Hardstanding at Bibury airfield, 10 April 2015.

Memories of Bibury airfield in Gloucestershire from Rod A'Bear:

Bibury airfield was part of the farm (Manor Farm) which my father, Charles A'Bear, managed from around 1947 to the mid-1970’s. During the Second World War, he lived at Kilkenny, near Aldsworth, managing the farm there. One day a German aircraft passed over the farm, dropping bombs as it went towards the airfield.

I was born in 1943 and was fascinated looking round the still complete camp as a young boy. I remember being shown the concrete hardstanding where the aircraft were refuelled. Nearby was a Cotswold stone barn (no longer existing) which had bullet holes in the tin roof. The bomber had sprayed the area where the aircraft were parked, hitting the barn too. The control tower and navigation hut not longer exist, they were demolished to make way for more buildings when Mill Engineers moved to the site. Most of the dispersed collection of huts and buildings have been knocked down and trees planted, in an attempt to disguise and break up the remaining concrete bases. There were at least 4 or 5 blister type hangers, with two remaining today. The larger hangar was used after the war for storing tons of billets of aluminium, no doubt the result of melting down surplus aircraft. Sacks of maize were also stored there at one time, also a large quantity of radio valves - these were systematically being stolen, resulting in some arrests! One winter, Black and White coaches stored buses there, and on another occasion Rootes Group over-produced cars and stored the surplus there.

I remember a notice painted on a large wooden board stating that spitfires were to be left facing the doors. Some of the buildings on the other sites were used to store Spitfire belly drop tanks, which were later disposed of, but some of the village lads managed to get hold of some to use as rafts on the river. I later had one myself. It was silver in colour and in 1” letters said SPITFIRE ONLY, 100 OCTANE.

The old rifle range on the airfield still exists. As children we would sift through the sand where the targets were placed to find spent bullets. The runways were made by pegging down steel grids, which were locked together to form a stable runway, through which the grass could grow. I still have three of these grids, on which I store firewood! The pegs to anchor them to the ground were about 18” long, shaped like a shepherd’s crook and about 1/2” square with a sharp point. Not all were recovered when the grids were removed after the war, occasionally one would be ploughed up many years later.

In the hedge at the end of one of the runways there are the remains of what I was told by my father was a machine-gun nest, used for the defence of the airfield.
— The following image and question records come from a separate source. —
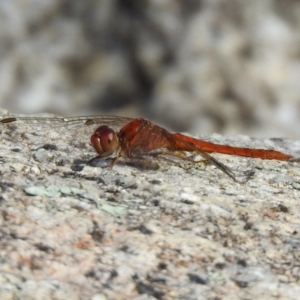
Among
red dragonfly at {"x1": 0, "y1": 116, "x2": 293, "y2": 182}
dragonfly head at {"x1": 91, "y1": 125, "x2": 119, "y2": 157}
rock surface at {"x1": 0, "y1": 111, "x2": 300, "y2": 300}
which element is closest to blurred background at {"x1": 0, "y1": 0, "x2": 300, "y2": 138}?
red dragonfly at {"x1": 0, "y1": 116, "x2": 293, "y2": 182}

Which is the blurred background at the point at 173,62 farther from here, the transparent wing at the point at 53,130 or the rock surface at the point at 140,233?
the rock surface at the point at 140,233

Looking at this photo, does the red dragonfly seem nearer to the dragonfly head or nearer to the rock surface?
the dragonfly head

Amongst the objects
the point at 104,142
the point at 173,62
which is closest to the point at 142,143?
the point at 104,142

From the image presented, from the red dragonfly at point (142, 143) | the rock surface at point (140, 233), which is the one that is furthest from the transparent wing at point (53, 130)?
the rock surface at point (140, 233)

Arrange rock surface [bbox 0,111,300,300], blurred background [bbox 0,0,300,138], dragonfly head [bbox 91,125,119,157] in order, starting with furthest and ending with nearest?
blurred background [bbox 0,0,300,138] < dragonfly head [bbox 91,125,119,157] < rock surface [bbox 0,111,300,300]

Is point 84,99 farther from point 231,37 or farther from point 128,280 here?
point 128,280

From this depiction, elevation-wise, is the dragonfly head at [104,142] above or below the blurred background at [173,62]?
below
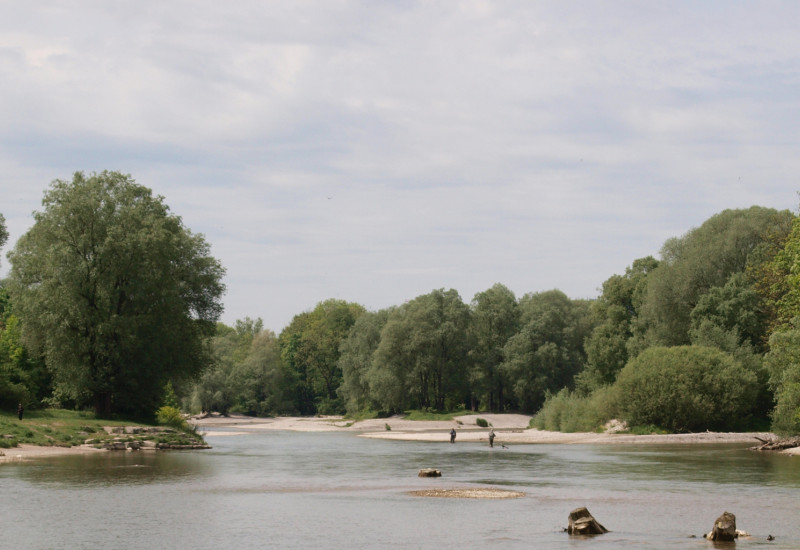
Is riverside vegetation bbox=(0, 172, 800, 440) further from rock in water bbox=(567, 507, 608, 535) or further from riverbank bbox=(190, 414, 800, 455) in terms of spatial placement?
rock in water bbox=(567, 507, 608, 535)

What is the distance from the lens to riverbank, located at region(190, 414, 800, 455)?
7300cm

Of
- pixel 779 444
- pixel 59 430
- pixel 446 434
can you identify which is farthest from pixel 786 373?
pixel 446 434

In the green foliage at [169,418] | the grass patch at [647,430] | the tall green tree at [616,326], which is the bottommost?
the grass patch at [647,430]

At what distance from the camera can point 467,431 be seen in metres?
104

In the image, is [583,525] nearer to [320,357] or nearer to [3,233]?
[3,233]

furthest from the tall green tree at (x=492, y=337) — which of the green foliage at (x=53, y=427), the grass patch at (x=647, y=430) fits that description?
the green foliage at (x=53, y=427)

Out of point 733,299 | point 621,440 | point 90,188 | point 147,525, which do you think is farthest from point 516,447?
point 147,525

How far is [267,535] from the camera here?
2661 centimetres

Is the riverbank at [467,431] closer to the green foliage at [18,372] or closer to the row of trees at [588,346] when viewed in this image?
the row of trees at [588,346]

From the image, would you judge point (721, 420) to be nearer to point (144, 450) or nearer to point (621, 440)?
point (621, 440)

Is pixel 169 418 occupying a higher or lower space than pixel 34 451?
higher

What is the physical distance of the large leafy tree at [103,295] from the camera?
6316cm

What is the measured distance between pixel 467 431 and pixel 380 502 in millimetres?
71203

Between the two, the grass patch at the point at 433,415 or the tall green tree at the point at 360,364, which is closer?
the grass patch at the point at 433,415
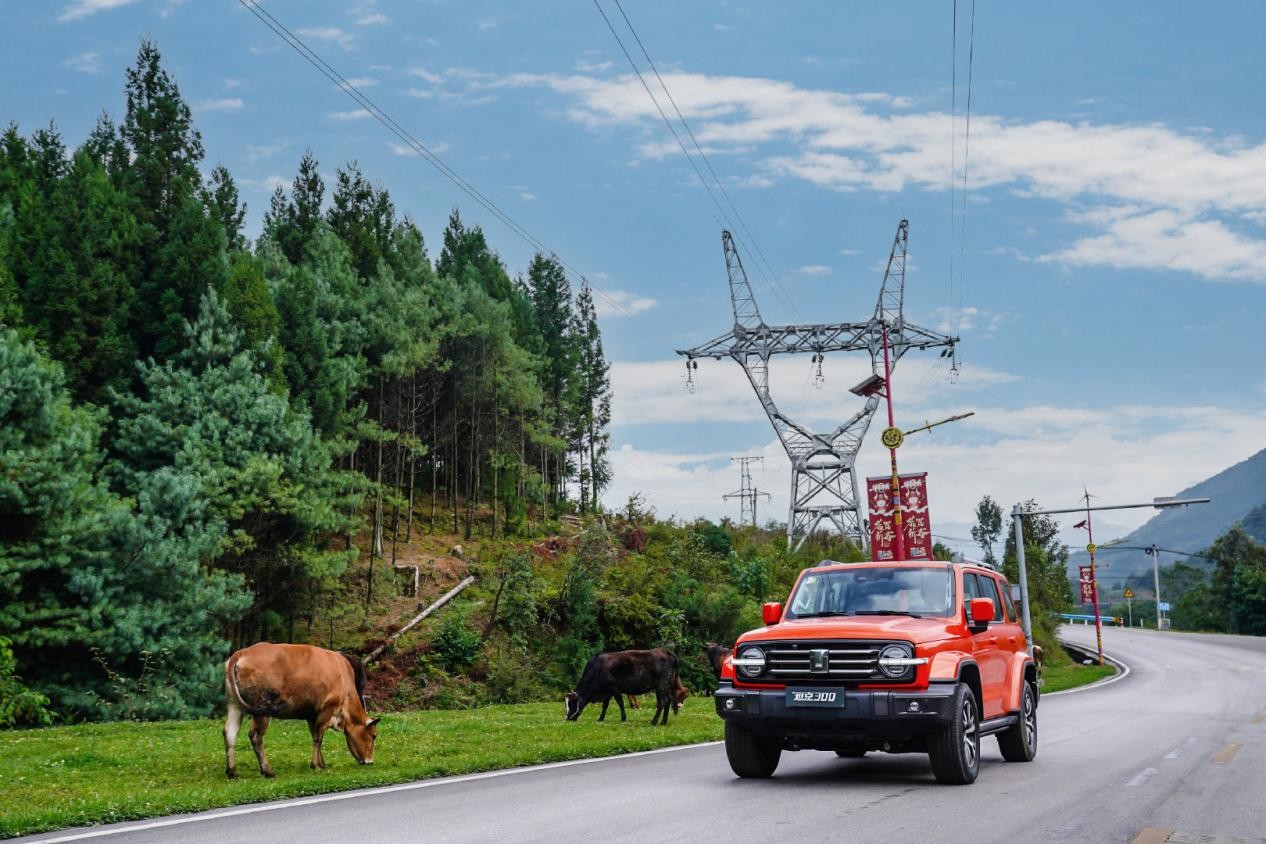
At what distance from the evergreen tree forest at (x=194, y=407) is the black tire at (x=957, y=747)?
1960cm

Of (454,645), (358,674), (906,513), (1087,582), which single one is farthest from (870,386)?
(1087,582)

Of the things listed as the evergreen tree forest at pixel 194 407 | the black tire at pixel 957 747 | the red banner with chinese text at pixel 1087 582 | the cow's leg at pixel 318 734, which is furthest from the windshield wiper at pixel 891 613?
the red banner with chinese text at pixel 1087 582

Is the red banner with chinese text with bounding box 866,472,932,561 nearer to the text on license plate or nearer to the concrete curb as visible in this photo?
the concrete curb

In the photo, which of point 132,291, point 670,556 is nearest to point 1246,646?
point 670,556

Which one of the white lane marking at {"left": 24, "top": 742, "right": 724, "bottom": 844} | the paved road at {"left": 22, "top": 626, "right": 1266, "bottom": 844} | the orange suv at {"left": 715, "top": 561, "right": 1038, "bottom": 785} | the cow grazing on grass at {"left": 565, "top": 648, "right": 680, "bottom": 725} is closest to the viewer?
the paved road at {"left": 22, "top": 626, "right": 1266, "bottom": 844}

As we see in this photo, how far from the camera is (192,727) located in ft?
62.3

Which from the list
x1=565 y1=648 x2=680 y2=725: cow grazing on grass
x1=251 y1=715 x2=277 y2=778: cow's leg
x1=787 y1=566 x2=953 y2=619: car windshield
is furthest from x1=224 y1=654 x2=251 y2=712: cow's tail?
x1=565 y1=648 x2=680 y2=725: cow grazing on grass

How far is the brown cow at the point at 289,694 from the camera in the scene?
11.4 m

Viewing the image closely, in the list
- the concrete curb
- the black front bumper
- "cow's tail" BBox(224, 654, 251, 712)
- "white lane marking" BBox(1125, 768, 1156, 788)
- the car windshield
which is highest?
the car windshield

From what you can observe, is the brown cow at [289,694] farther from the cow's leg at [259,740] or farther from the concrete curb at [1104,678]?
the concrete curb at [1104,678]

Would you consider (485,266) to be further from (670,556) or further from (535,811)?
(535,811)

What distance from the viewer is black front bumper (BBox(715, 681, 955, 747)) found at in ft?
34.0

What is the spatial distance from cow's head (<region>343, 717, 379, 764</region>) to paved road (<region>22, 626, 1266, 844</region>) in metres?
1.25

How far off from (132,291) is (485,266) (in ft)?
118
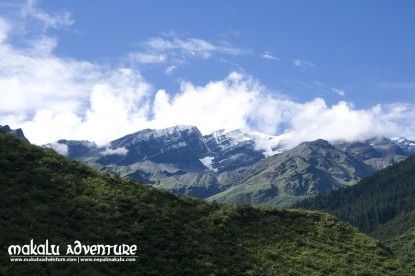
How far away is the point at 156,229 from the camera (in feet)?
164

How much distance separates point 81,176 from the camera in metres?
58.2

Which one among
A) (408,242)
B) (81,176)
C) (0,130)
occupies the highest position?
(0,130)

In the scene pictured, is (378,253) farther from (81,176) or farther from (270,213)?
(81,176)

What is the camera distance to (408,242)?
623ft

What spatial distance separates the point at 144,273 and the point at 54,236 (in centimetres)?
893

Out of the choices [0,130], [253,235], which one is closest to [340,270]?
[253,235]

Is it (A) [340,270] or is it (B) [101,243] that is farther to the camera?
(A) [340,270]

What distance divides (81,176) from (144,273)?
20.9m

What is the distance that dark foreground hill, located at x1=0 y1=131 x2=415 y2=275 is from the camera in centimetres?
4231

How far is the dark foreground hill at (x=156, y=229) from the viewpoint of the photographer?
42.3m

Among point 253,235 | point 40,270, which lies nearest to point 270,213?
point 253,235

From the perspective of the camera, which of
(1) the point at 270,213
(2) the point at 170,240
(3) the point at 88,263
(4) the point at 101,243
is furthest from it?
(1) the point at 270,213

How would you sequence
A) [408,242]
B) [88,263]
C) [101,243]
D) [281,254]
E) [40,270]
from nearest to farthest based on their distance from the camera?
[40,270] < [88,263] < [101,243] < [281,254] < [408,242]

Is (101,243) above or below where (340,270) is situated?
above
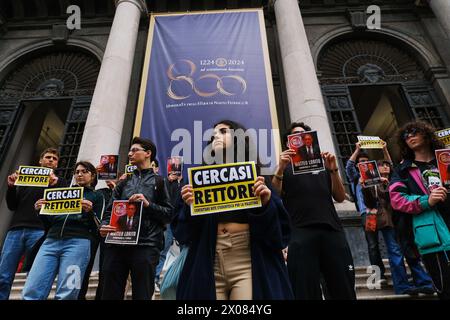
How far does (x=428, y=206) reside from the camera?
299cm

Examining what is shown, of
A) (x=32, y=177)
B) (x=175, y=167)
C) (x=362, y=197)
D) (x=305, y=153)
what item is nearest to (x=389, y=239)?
(x=362, y=197)

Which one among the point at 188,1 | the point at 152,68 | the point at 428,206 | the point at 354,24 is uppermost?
the point at 188,1

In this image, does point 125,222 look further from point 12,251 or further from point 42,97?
point 42,97

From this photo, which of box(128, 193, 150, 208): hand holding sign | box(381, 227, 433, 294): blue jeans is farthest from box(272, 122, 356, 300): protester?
box(381, 227, 433, 294): blue jeans

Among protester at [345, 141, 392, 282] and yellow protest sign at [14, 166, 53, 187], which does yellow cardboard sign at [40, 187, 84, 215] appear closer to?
yellow protest sign at [14, 166, 53, 187]

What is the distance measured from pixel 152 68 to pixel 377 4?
8800 millimetres

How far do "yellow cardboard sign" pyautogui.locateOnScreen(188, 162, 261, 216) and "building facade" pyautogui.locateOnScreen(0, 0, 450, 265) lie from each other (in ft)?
19.8

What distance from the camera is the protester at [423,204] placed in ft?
9.48

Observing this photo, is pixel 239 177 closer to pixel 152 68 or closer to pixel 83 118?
pixel 152 68

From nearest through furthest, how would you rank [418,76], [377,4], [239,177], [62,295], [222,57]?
[239,177], [62,295], [222,57], [418,76], [377,4]

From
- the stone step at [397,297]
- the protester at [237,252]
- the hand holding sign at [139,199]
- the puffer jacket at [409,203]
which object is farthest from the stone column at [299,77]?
the protester at [237,252]

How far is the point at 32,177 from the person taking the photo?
167 inches

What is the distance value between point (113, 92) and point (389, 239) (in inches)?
278

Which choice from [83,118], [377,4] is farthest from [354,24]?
[83,118]
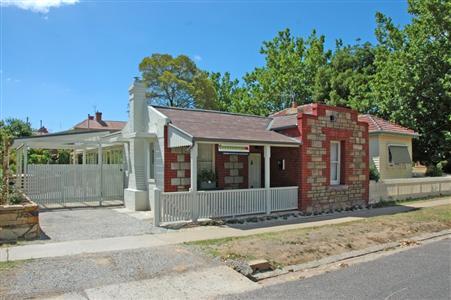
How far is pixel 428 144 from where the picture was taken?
27.8 m

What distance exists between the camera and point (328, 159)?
51.3 feet

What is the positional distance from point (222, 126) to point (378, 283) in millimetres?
8812

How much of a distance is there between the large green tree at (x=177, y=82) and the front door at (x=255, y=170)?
91.8 ft

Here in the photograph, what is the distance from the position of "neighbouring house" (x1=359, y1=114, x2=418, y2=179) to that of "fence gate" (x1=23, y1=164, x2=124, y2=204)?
1400 cm

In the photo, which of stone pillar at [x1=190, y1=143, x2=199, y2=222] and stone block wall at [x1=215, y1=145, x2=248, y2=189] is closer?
stone pillar at [x1=190, y1=143, x2=199, y2=222]

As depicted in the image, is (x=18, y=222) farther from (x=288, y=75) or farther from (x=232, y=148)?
(x=288, y=75)

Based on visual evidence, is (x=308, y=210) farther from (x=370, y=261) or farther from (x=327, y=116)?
(x=370, y=261)

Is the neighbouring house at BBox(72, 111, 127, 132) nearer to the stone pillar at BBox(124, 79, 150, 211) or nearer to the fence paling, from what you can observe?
the stone pillar at BBox(124, 79, 150, 211)

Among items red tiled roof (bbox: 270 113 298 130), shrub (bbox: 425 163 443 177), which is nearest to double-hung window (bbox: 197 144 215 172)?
red tiled roof (bbox: 270 113 298 130)

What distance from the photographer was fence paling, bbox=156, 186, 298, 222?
39.1ft

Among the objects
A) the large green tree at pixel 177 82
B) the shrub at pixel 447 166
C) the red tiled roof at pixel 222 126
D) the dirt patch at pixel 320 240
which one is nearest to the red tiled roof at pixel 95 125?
the large green tree at pixel 177 82

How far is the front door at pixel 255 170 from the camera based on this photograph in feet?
53.0

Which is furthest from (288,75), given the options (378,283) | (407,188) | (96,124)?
(378,283)

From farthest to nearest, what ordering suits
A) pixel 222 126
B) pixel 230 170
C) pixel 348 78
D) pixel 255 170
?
pixel 348 78 < pixel 255 170 < pixel 230 170 < pixel 222 126
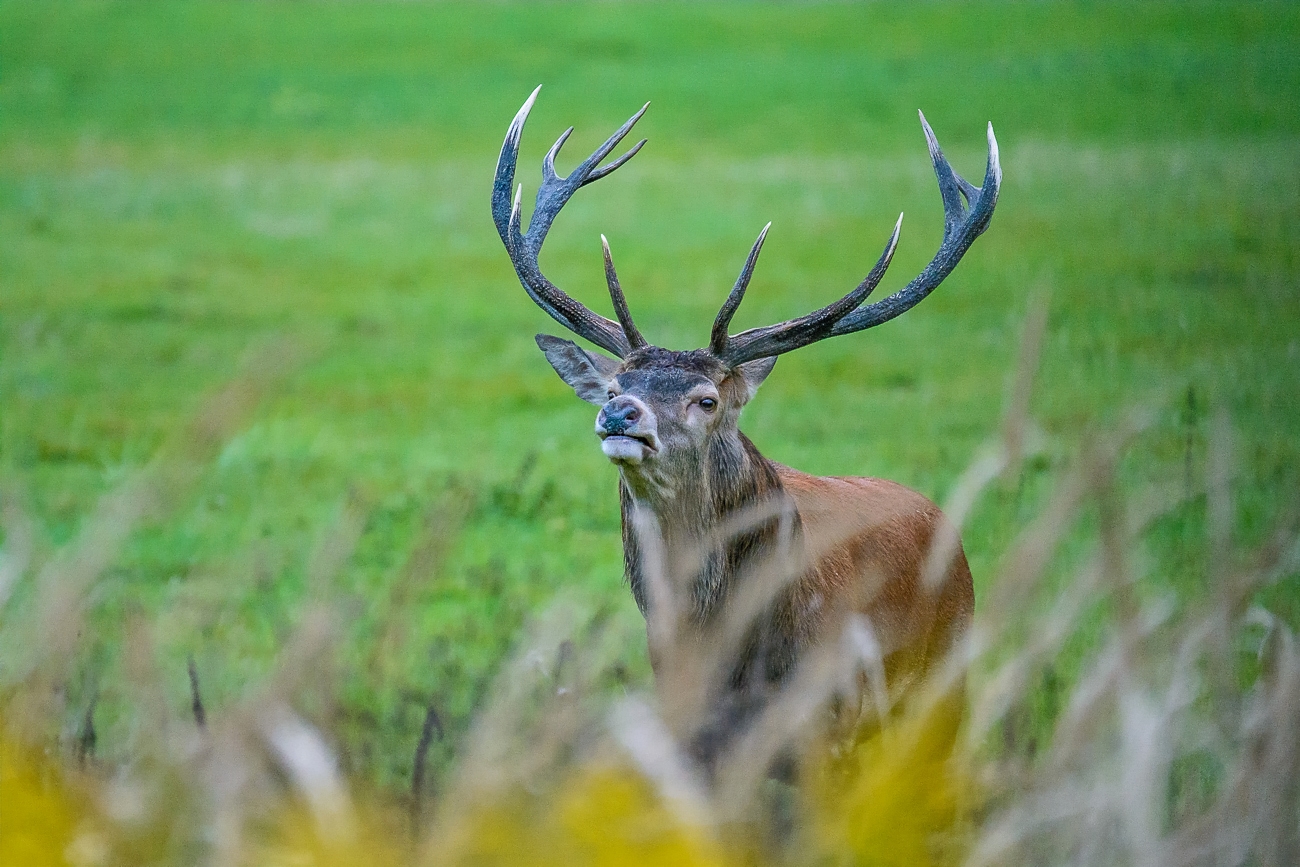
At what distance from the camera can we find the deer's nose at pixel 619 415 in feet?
14.6

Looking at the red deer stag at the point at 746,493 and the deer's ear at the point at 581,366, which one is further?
the deer's ear at the point at 581,366

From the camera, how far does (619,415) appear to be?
4457mm

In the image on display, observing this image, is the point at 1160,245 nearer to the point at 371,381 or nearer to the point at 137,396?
the point at 371,381

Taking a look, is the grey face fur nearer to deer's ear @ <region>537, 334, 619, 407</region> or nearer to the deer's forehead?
the deer's forehead

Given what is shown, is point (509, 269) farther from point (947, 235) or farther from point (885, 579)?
point (885, 579)

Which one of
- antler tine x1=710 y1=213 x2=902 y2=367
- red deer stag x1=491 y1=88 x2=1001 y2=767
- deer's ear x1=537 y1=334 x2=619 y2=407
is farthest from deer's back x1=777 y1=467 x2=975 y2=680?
deer's ear x1=537 y1=334 x2=619 y2=407

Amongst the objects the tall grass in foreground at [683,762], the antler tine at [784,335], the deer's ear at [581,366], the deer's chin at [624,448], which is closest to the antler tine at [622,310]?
the deer's ear at [581,366]

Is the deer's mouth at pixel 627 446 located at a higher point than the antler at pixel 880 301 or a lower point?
lower

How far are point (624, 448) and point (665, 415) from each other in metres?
0.23

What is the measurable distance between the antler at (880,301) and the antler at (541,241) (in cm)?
32

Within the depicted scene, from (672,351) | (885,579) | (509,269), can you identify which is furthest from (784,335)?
(509,269)

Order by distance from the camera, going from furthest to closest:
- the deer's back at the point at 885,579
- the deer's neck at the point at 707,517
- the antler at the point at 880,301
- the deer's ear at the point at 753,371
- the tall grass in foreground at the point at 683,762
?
1. the deer's ear at the point at 753,371
2. the antler at the point at 880,301
3. the deer's back at the point at 885,579
4. the deer's neck at the point at 707,517
5. the tall grass in foreground at the point at 683,762

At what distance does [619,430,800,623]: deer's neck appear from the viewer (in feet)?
15.4

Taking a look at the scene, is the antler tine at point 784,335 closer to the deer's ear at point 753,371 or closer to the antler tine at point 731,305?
the antler tine at point 731,305
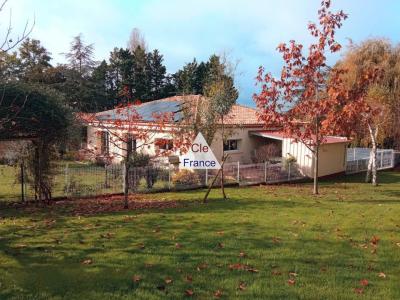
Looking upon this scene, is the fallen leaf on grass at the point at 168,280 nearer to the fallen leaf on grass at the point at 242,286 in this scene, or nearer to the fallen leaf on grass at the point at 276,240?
→ the fallen leaf on grass at the point at 242,286

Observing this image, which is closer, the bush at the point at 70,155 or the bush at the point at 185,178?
the bush at the point at 70,155

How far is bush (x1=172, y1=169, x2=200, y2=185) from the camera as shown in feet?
60.7

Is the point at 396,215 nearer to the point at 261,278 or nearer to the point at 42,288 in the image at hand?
the point at 261,278

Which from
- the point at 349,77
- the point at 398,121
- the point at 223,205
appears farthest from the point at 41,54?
the point at 223,205

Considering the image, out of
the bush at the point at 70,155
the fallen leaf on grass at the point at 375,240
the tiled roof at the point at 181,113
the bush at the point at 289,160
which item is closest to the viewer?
the fallen leaf on grass at the point at 375,240

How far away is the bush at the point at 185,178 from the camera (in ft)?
60.7

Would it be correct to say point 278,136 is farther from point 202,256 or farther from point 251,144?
point 202,256

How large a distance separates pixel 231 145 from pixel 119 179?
38.6 feet

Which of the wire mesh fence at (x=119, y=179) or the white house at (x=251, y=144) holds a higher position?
the white house at (x=251, y=144)

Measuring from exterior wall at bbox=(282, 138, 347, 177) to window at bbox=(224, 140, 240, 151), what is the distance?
3532 millimetres

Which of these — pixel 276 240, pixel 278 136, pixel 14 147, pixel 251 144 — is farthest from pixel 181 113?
pixel 276 240

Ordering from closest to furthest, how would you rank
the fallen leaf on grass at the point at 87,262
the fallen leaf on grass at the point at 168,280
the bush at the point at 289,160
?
the fallen leaf on grass at the point at 168,280
the fallen leaf on grass at the point at 87,262
the bush at the point at 289,160

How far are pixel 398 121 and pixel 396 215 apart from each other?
68.1 ft

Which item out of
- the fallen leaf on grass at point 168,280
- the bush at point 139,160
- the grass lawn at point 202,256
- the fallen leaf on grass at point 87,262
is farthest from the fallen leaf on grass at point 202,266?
Result: the bush at point 139,160
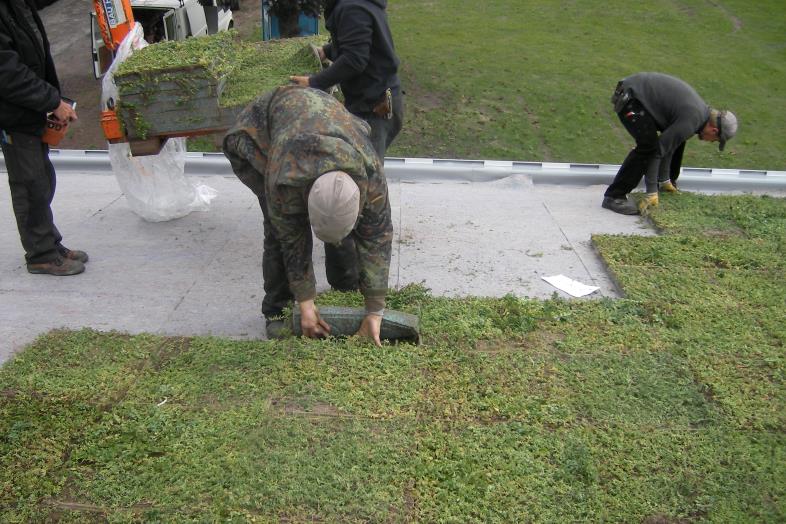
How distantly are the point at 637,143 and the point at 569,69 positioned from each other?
5.98 metres

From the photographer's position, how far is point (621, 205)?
5406 mm

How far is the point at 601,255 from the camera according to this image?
177 inches

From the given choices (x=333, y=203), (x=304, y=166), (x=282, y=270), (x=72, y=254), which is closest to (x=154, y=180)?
(x=72, y=254)

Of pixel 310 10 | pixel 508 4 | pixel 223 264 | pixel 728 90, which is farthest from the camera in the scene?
pixel 508 4

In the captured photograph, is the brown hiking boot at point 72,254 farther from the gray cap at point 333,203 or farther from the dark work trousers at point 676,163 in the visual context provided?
the dark work trousers at point 676,163

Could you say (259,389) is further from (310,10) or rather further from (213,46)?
(310,10)

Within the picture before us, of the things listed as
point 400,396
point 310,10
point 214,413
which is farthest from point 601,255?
point 310,10

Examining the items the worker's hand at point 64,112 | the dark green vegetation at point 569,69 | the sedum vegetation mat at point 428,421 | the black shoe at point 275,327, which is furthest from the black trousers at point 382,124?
the dark green vegetation at point 569,69

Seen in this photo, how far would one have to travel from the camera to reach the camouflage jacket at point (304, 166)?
8.66 ft

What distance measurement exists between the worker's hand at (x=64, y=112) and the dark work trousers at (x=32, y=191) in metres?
0.18

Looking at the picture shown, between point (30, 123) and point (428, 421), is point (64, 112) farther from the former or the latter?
point (428, 421)

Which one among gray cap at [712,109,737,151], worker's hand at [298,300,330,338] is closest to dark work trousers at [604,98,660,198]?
gray cap at [712,109,737,151]

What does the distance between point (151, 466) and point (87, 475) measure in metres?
0.23

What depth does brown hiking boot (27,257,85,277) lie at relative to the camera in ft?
13.8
To my mind it seems too small for this, and I wonder if it was perhaps part of a beacon used for the blind landing system in use at the time….

The old red-brick guard room still exists (in a dilapidated state) - and several other old buildings are still on the airfield, including the old transport shed, I have an old map of the farm, showing the airfield and the orientation of the runways. A lot of people were killed on or around the airfield and it would be very fitting to have a memorial in memory of those who lost their lives here.


Looking across Bibury airfield, 10 April 2015.